将仇恨言论探测推广到资源不足的语言的数据效率战略 (Data-Efficient Strategies for Expanding Hate Speech Detection into Under-Resourced Languages)

Hate speech is a global phenomenon, but most hate speech datasets so far focus on English-language content. This hinders the development of more effective hate speech detection models in hundreds of languages spoken by billions across the world. More data is needed, but annotating hateful content is expensive, time-consuming and potentially harmful to annotators.

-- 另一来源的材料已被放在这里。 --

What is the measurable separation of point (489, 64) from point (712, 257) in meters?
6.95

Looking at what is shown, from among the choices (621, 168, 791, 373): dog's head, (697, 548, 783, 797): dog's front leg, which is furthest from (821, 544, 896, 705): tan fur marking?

To mitigate these issues, we explore data-efficient strategies for expanding hate speech detection into under-resourced languages. In a series of experiments with mono- and multilingual models across five non-English languages, we find that 1) a small amount of target-language fine-tuning data is needed to achieve strong performance, 2) the benefits of using more such data decrease exponentially, and 3) initial fine-tuning on readily-available English data can partially substitute target-language data and improve model generalisability. Based on these findings, we formulate actionable recommendations for hate speech detection in low-resource language settings.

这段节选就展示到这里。